» **Provided entries**:

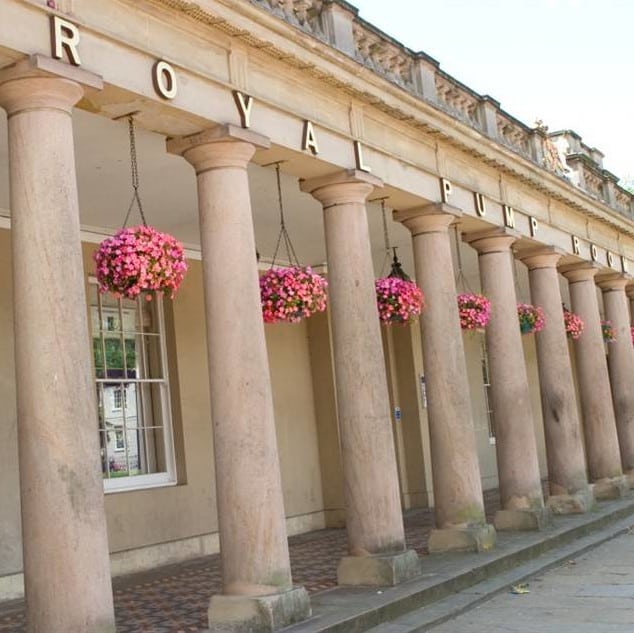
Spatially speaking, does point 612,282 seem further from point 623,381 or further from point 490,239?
point 490,239

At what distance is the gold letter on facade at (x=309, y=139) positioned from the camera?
861 centimetres

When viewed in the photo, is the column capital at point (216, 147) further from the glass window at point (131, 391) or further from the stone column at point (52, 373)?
the glass window at point (131, 391)

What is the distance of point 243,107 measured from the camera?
7781mm

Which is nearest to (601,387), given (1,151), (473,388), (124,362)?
(473,388)

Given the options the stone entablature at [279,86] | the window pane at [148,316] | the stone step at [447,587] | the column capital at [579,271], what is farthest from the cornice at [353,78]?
the stone step at [447,587]

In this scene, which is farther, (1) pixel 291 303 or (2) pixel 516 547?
(2) pixel 516 547

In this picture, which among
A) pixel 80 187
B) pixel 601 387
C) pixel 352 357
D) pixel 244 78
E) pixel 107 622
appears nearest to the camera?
pixel 107 622

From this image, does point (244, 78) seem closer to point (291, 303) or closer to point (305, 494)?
point (291, 303)

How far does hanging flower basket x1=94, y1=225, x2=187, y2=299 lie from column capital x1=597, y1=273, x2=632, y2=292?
39.5ft

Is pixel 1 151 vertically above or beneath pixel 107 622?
above

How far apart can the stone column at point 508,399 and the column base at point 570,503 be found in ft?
4.13

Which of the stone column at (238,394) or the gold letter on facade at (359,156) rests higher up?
the gold letter on facade at (359,156)

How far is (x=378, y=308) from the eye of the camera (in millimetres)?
9875

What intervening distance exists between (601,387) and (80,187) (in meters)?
9.17
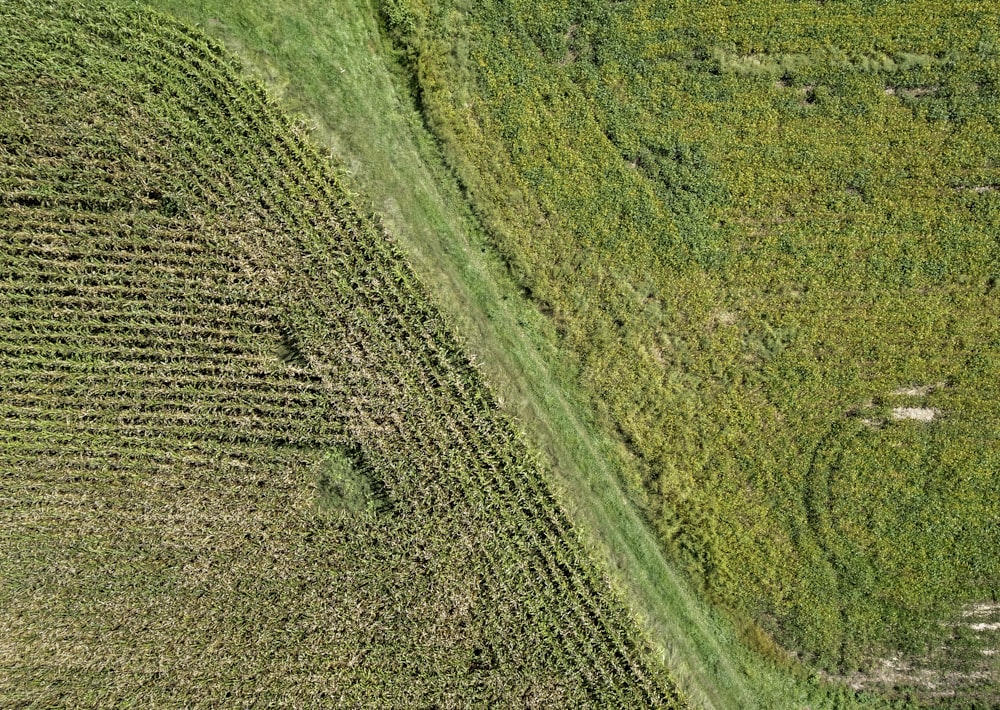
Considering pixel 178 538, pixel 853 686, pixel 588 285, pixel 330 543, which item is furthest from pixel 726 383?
pixel 178 538

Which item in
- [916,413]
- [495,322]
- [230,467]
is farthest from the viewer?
[916,413]

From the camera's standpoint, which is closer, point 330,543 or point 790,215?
point 330,543

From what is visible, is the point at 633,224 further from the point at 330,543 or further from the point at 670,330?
the point at 330,543

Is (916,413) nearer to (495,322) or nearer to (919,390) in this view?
(919,390)

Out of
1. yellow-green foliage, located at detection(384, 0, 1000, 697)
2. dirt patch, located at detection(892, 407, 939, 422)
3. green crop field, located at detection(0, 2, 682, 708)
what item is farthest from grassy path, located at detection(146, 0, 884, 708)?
dirt patch, located at detection(892, 407, 939, 422)

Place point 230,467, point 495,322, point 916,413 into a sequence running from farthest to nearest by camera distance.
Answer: point 916,413
point 495,322
point 230,467

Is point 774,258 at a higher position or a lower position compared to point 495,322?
lower

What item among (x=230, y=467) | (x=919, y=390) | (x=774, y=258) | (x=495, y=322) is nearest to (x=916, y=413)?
(x=919, y=390)

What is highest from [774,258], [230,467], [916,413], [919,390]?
[230,467]
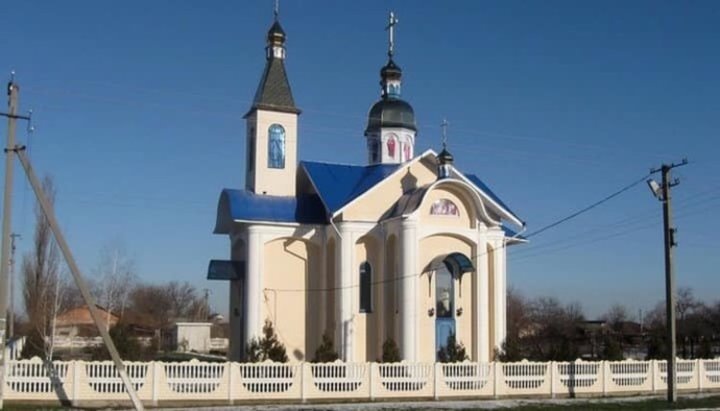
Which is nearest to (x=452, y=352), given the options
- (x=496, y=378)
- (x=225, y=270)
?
(x=496, y=378)

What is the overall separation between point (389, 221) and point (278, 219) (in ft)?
12.2

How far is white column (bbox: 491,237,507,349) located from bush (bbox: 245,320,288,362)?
7474mm

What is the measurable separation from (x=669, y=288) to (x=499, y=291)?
24.9ft

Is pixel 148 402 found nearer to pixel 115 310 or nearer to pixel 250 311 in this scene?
pixel 250 311

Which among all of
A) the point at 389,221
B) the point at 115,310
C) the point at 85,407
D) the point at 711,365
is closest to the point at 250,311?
the point at 389,221

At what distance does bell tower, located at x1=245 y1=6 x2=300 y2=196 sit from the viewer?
29.4m

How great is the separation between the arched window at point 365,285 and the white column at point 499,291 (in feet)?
14.0

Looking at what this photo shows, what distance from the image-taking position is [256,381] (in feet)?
64.7

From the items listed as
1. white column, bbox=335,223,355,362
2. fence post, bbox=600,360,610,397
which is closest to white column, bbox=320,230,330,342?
white column, bbox=335,223,355,362

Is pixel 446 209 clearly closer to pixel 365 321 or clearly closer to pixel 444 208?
pixel 444 208

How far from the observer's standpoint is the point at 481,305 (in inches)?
1085

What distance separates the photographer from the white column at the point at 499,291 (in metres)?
28.3

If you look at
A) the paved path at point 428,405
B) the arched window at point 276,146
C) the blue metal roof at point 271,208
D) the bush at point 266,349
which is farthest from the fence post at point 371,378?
the arched window at point 276,146

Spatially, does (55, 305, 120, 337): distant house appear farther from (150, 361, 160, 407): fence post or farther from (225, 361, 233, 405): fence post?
(150, 361, 160, 407): fence post
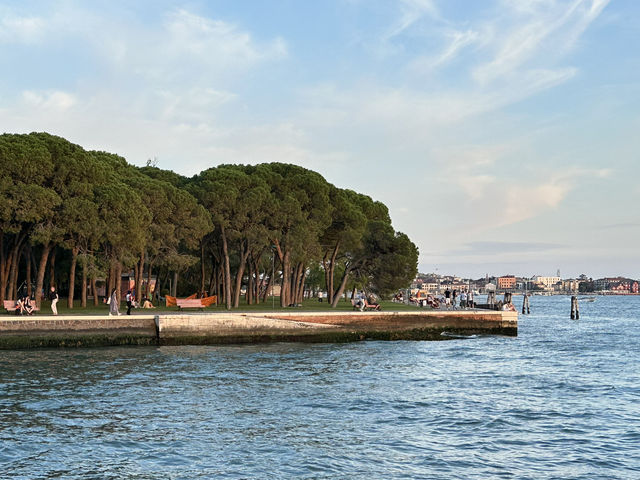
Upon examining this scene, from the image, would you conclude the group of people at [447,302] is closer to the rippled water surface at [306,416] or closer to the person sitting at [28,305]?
the rippled water surface at [306,416]

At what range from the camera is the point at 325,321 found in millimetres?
38906

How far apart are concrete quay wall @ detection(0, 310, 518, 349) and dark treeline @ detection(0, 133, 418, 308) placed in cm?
658

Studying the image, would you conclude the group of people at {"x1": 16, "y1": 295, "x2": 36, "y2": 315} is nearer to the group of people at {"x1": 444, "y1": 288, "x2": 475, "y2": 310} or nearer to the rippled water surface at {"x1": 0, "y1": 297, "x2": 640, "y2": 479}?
the rippled water surface at {"x1": 0, "y1": 297, "x2": 640, "y2": 479}

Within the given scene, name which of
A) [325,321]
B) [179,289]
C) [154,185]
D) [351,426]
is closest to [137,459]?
[351,426]

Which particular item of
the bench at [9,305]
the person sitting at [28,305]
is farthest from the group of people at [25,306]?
the bench at [9,305]

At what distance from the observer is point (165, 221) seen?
4634 centimetres

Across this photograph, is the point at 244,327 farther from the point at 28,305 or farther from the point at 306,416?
the point at 306,416

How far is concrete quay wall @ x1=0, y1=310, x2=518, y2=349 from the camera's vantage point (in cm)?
3162

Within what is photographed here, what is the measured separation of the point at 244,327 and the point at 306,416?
18.0m

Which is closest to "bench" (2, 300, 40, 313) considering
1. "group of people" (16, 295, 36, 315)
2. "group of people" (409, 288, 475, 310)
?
"group of people" (16, 295, 36, 315)

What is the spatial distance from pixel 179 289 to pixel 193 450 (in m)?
63.1

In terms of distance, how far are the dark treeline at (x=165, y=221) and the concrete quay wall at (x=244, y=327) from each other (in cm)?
658

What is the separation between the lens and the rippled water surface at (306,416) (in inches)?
548

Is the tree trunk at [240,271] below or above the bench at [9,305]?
above
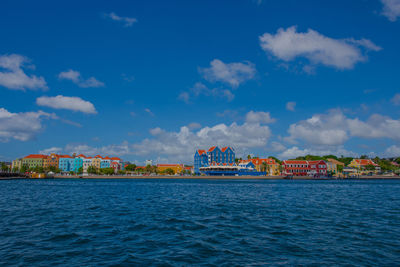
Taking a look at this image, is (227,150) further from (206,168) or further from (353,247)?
(353,247)

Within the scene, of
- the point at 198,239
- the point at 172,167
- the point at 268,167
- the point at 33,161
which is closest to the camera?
the point at 198,239

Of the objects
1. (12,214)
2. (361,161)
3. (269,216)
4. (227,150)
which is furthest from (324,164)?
(12,214)

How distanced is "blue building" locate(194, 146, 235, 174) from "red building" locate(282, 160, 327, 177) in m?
28.8

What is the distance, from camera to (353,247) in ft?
35.8

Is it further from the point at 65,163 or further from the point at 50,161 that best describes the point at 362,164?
the point at 50,161

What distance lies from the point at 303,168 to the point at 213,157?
44.8m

» **What to do**: Copy all of the entries verbatim, leaving out any pictures they contain.

» **Task response**:
Spatially speaking, does point 612,282 seem further from point 623,381 or further from point 490,239?
point 490,239

At what distance is the gold letter on facade at (x=309, y=139) positioned from the camera?
861 centimetres

When viewed in the photo, is the column capital at point (216, 147) further from the glass window at point (131, 391) or further from the stone column at point (52, 373)?
the glass window at point (131, 391)

What is the distance of point 243,107 measured from the camera?
7781mm

Which is nearest to (601,387), given (1,151), (473,388), (124,362)?
(473,388)

Given the options the stone entablature at [279,86] | the window pane at [148,316] | the stone step at [447,587] | the column capital at [579,271], what is farthest from the cornice at [353,78]?
the stone step at [447,587]

In this scene, which is farther, (1) pixel 291 303 or (2) pixel 516 547?
(2) pixel 516 547

In this picture, which among
A) pixel 80 187
B) pixel 601 387
C) pixel 352 357
D) pixel 244 78
E) pixel 107 622
appears nearest to the camera?
pixel 107 622

From this image, does point (244, 78) seem closer to point (291, 303) or closer to point (305, 494)?
point (291, 303)

How far does hanging flower basket x1=94, y1=225, x2=187, y2=299 lie from column capital x1=597, y1=273, x2=632, y2=292?
39.5ft

Is pixel 1 151 vertically above or beneath pixel 107 622?
above

How far apart can the stone column at point 508,399 and the column base at point 570,503 be found in ft?
4.13

Which of the stone column at (238,394) or the gold letter on facade at (359,156) rests higher up?
the gold letter on facade at (359,156)

How far is (x=378, y=308) from the eye of the camera (in millimetres)?
9875

What intervening distance exists between (601,387) and (80,187) (in meters)?
9.17
Considering pixel 178 538, pixel 853 686, pixel 588 285, pixel 330 543, which item is furthest from pixel 726 383?
pixel 178 538

Which item in
- [916,413]
- [495,322]
- [230,467]
is farthest from the viewer?
[916,413]

From the camera's standpoint, which is closer, point 330,543 or point 790,215?
point 330,543

From what is visible, is the point at 633,224 further from the point at 330,543 or further from the point at 670,330?
the point at 330,543

Is (916,413) nearer to (495,322) or nearer to (919,390) in this view?
(919,390)

Out of
1. yellow-green foliage, located at detection(384, 0, 1000, 697)
2. dirt patch, located at detection(892, 407, 939, 422)
3. green crop field, located at detection(0, 2, 682, 708)
what item is farthest from grassy path, located at detection(146, 0, 884, 708)?
dirt patch, located at detection(892, 407, 939, 422)

Place point 230,467, point 495,322, point 916,413 into a sequence running from farthest to nearest by camera distance.
Answer: point 916,413
point 495,322
point 230,467

Is point 774,258 at a higher position or a lower position compared to point 495,322?
lower

What item among (x=230, y=467) | (x=919, y=390) | (x=774, y=258) | (x=495, y=322) is nearest to (x=916, y=413)?
(x=919, y=390)

What is highest from [774,258], [230,467], [916,413], [919,390]?
[230,467]
Which is nearest to (x=452, y=352), given the options
- (x=496, y=378)
- (x=225, y=270)
?
(x=496, y=378)

What is the overall separation between point (389, 221) and point (278, 219) (in ft)?
12.2

How far is white column (bbox: 491,237,507,349) located from bush (bbox: 245,320,288,362)?
7474mm

What is the measurable separation from (x=669, y=288) to (x=499, y=291)?
24.9ft

Is pixel 148 402 found nearer to pixel 115 310 or nearer to pixel 250 311 in this scene?
pixel 250 311

Which among all of
A) the point at 389,221
B) the point at 115,310
C) the point at 85,407
D) the point at 711,365
is closest to the point at 250,311?
the point at 389,221

At what distance does bell tower, located at x1=245 y1=6 x2=300 y2=196 sit from the viewer?
29.4m

How great is the separation between the arched window at point 365,285 and the white column at point 499,291 (in feet)?
14.0

Looking at what this photo shows, what distance from the image-taking position is [256,381] (in feet)?
64.7

From the items listed as
1. white column, bbox=335,223,355,362
2. fence post, bbox=600,360,610,397
which is closest to white column, bbox=320,230,330,342?
white column, bbox=335,223,355,362

Is pixel 446 209 clearly closer to pixel 365 321 or clearly closer to pixel 444 208?
pixel 444 208

How far from the observer's standpoint is the point at 481,305 (in inches)?
1085

What distance separates the photographer from the white column at the point at 499,291 (in metres)?
28.3

If you look at
A) the paved path at point 428,405
B) the arched window at point 276,146
C) the blue metal roof at point 271,208
D) the bush at point 266,349
which is farthest from the fence post at point 371,378?
the arched window at point 276,146

Spatially, does (55, 305, 120, 337): distant house appear farther from (150, 361, 160, 407): fence post or farther from (225, 361, 233, 405): fence post?
(150, 361, 160, 407): fence post
Upon examining this scene, from the image, would you conclude the group of people at [447,302] is closer to the rippled water surface at [306,416] or closer to the person sitting at [28,305]?
the rippled water surface at [306,416]

At what range from the camera is the point at 325,321 found in millimetres?
38906

How far apart are concrete quay wall @ detection(0, 310, 518, 349) and dark treeline @ detection(0, 133, 418, 308) placed in cm?
658

Studying the image, would you conclude the group of people at {"x1": 16, "y1": 295, "x2": 36, "y2": 315} is nearer to the group of people at {"x1": 444, "y1": 288, "x2": 475, "y2": 310} or nearer to the rippled water surface at {"x1": 0, "y1": 297, "x2": 640, "y2": 479}?
the rippled water surface at {"x1": 0, "y1": 297, "x2": 640, "y2": 479}

Within the given scene, name which of
A) [325,321]
B) [179,289]
C) [154,185]
D) [351,426]
is closest to [137,459]?
[351,426]

Which particular item of
the bench at [9,305]
the person sitting at [28,305]
is farthest from the group of people at [25,306]?
the bench at [9,305]

At what distance from the observer is point (165, 221) seen?
4634 centimetres

Across this photograph, is the point at 244,327 farther from the point at 28,305 or farther from the point at 306,416?
the point at 306,416

How far is concrete quay wall @ x1=0, y1=310, x2=518, y2=349 from the camera's vantage point (in cm)?
3162

Within what is photographed here, what is the measured separation of the point at 244,327 and the point at 306,416?
18.0m

Which is closest to "bench" (2, 300, 40, 313) considering
1. "group of people" (16, 295, 36, 315)
2. "group of people" (409, 288, 475, 310)
?
"group of people" (16, 295, 36, 315)

What is the spatial distance from pixel 179 289 to pixel 193 450 (in m)?
63.1

In terms of distance, how far are the dark treeline at (x=165, y=221) and the concrete quay wall at (x=244, y=327) from each other (in cm)?
658

What is the separation between the lens and the rippled water surface at (306,416) (in inches)?
548

Is the tree trunk at [240,271] below or above the bench at [9,305]?
above
Taking a look at this image, is (227,150) further from (206,168) or further from (353,247)?
(353,247)

Within the scene, of
- the point at 198,239
- the point at 172,167
- the point at 268,167
- the point at 33,161
which is closest to the camera?
the point at 198,239

Of the objects
1. (12,214)
2. (361,161)
3. (269,216)
4. (227,150)
which is furthest from (324,164)?
(12,214)

How distanced is "blue building" locate(194, 146, 235, 174) from "red building" locate(282, 160, 327, 177) in m?
28.8

What is the distance, from camera to (353,247) in ft?
35.8

Is it further from the point at 65,163 or further from the point at 50,161 that best describes the point at 362,164?
the point at 50,161

What distance lies from the point at 303,168 to the point at 213,157?
44.8m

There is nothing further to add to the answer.